**EXERCISE DESCRIPTION:**
Answer these questions from the forum excerpt below.
1. Where do the Iron Throne halfling assassins hide?
2. What business did the mummified gnome start after leaving the living four?
3. What Constitution score do the proposed stats give him?

**PAGE EXCERPT:**
►

In Baldur's Gate I added in some Iron Throne halfling assassins who hide in barrels, waiting for you to let your guard down at which point they will burst out and attack you.
In Baldur's Gate I added in some Iron Throne halfling assassins who hide in barrels, waiting for you to let your guard down at which point they will burst out and attack you.
I kind of like the idea of setting up an actor swap script, so the character is a regular halfling while moving, and turns into the blasting keg sprite from IWD2 when stationary
@ajwz So THAT'S where the blasting keg sprite in SOD originated from, man, the influence of the Icewind Dale series on Siege of Dragonspear is really something special.
Now a mummified gnome with a love of cauliflower, this noble, intelligent, good looking and humble hero was part of an adventuring group, (some would call them robbers, bandits and cut throats) called the living four (as everyone wanted them dead) After many adventures, he left them to start a lucrative rock sculpture business (Now located atop of Durlag's tower, visit today!) whilst they descended to god hood as the dead three...
Through his adventures, became a chosen of Cauli , protector of the flower people, he has the power to produce highly vitamin rich cauliflower by sheer charisma! With a deep seated hatred of broccoli, the spawn of E Coli and the dastardly Lord @Shandyr , @Anduin has fought against the evil machinations of Ferret Force Five led by @Nimran of the golden cookie.
I'll help you create stats for him...
Race: Gnome Class: Necromancer (for some reason) or Sorceror Stats : ST/DE/CON/IN/WIS/CHA - 10/14/18/6/25/7
(Yes... 18 con... all the stuff he's ...ehm...survived...ehm...gone thru - he must have endurance like ... a mummy. Yes, 6 INT and 25 WIS ... He is reveling in utter madness as only an incredibly sane person can)

◄

**PROVIDED RECORDS:**
►

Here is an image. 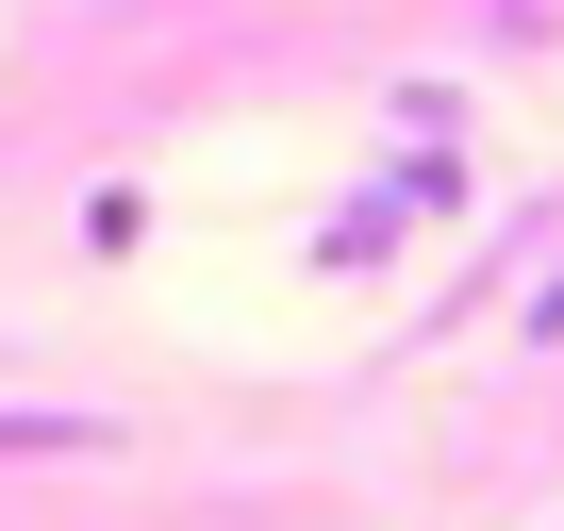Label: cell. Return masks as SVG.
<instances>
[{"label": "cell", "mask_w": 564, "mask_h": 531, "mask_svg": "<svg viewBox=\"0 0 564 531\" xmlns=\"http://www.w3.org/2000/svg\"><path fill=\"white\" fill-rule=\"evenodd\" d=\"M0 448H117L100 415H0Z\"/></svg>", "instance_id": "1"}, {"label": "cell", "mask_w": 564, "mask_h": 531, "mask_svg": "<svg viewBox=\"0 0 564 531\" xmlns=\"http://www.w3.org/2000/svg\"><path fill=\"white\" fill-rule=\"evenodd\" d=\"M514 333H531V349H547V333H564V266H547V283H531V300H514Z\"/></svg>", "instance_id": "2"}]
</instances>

◄
►

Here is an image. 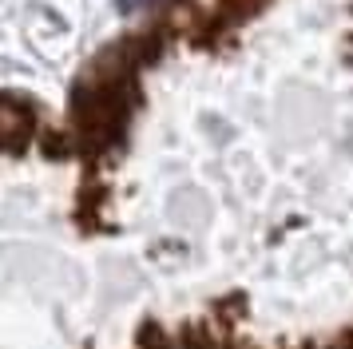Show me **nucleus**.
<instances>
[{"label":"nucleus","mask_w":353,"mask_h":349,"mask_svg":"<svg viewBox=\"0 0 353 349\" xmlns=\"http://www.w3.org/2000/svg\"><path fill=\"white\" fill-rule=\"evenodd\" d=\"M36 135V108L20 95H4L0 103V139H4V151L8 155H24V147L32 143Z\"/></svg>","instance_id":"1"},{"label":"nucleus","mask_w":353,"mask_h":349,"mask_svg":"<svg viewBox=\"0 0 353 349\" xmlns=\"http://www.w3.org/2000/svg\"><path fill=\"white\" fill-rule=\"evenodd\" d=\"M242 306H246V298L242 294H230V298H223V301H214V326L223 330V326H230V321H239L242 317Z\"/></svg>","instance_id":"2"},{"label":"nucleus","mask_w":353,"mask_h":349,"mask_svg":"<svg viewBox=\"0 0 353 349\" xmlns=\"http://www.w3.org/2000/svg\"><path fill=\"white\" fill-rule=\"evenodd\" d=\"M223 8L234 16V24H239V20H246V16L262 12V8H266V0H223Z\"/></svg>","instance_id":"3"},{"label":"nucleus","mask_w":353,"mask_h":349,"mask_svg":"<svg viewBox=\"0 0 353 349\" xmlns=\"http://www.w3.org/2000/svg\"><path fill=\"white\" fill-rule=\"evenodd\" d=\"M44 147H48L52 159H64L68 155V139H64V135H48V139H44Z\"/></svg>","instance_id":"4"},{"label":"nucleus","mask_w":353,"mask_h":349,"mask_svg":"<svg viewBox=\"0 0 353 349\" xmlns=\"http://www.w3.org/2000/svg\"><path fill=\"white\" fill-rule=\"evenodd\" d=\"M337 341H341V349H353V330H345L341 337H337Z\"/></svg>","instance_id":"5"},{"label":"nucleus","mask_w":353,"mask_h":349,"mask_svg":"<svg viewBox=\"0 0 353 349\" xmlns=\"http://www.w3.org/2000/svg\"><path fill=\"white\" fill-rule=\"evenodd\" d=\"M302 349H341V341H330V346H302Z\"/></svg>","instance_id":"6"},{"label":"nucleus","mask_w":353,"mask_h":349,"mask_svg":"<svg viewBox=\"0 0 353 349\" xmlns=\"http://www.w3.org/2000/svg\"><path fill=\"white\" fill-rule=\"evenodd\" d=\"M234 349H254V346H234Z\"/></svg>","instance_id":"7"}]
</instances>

◄

**RESPONSE FOR THIS EXERCISE:**
1. In barrels.
2. A rock sculpture business.
3. 18.